Exploring Spring Season Musical Scores

Dr. Roberta E. Zlokower
May 15, 2017

(See More ABT Interviews, Reviews, and Candids.)

This is a series of questions posed to David LaMarche, Conductor of American Ballet Theatre, which is presenting its Spring Season at the Metropolitan Opera House, May 15, 2017 to July 8, 2017. David LaMarche has been favorably reviewed as ABT Conductor on these pages for well over a decade. I recently chatted with Maestro LaMarche at Daniela Trattoria at 728 Eighth Avenue (45th-46th), NYC. (See a testimonial essay about this dinner at Daniela.)

David LaMarche will soon conduct Spring 2017 performances at Lincoln Center’s Met Opera House. (The full American Ballet Theatre performance schedule is here.) I posed a series of questions, below, about the musical scores for the eight productions, including the Tchaikovsky repertory program, which he will personally conduct.
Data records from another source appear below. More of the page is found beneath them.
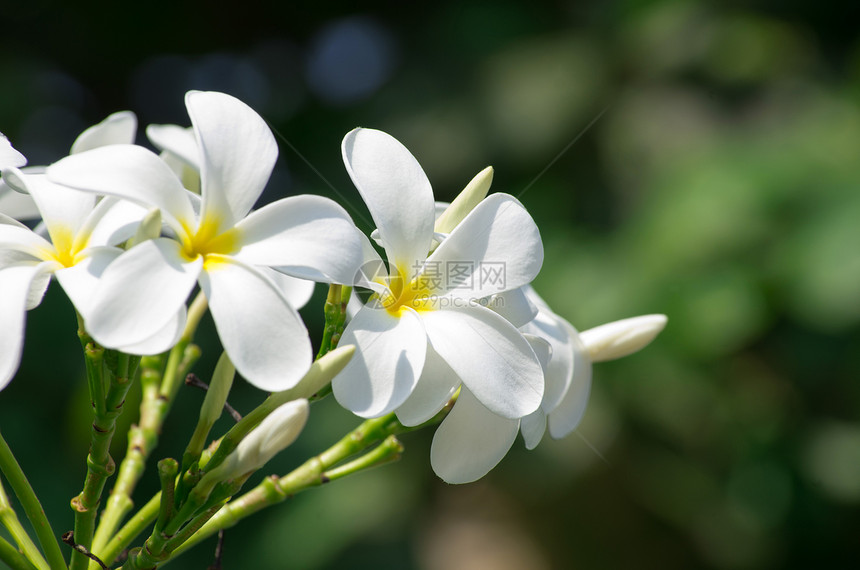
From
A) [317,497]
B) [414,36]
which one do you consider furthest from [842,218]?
[414,36]

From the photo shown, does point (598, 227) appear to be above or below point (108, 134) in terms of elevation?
below

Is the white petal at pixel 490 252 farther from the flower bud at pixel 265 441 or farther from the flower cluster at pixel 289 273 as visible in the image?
the flower bud at pixel 265 441

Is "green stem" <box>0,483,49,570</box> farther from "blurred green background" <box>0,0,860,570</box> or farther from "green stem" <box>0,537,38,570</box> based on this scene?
"blurred green background" <box>0,0,860,570</box>

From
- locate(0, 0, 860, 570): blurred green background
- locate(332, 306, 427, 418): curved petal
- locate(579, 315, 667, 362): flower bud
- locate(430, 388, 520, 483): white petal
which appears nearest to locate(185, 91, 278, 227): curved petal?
locate(332, 306, 427, 418): curved petal

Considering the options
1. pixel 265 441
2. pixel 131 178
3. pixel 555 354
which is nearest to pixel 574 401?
pixel 555 354

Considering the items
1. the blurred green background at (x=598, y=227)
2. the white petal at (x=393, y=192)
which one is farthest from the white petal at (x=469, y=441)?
the blurred green background at (x=598, y=227)

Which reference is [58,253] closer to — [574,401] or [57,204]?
[57,204]

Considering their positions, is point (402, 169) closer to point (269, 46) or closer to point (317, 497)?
point (317, 497)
REZ: You will conduct the pulsating and popular "Don Quixote" ballet. There are virtuosic variations in the solos and pas de deux for both Kitri and Basilio. You will conduct for Copeland and Cirio both nights. How will you take pauses in the renowned lifts with fans and tambourines, when Kitri kicks and bends backwards, in the fouettés, and when Basilio lifts Kitri? Also, this is a comedy with characters in vaudevillian theatrics. How do you prep the orchestra for lighthearted music?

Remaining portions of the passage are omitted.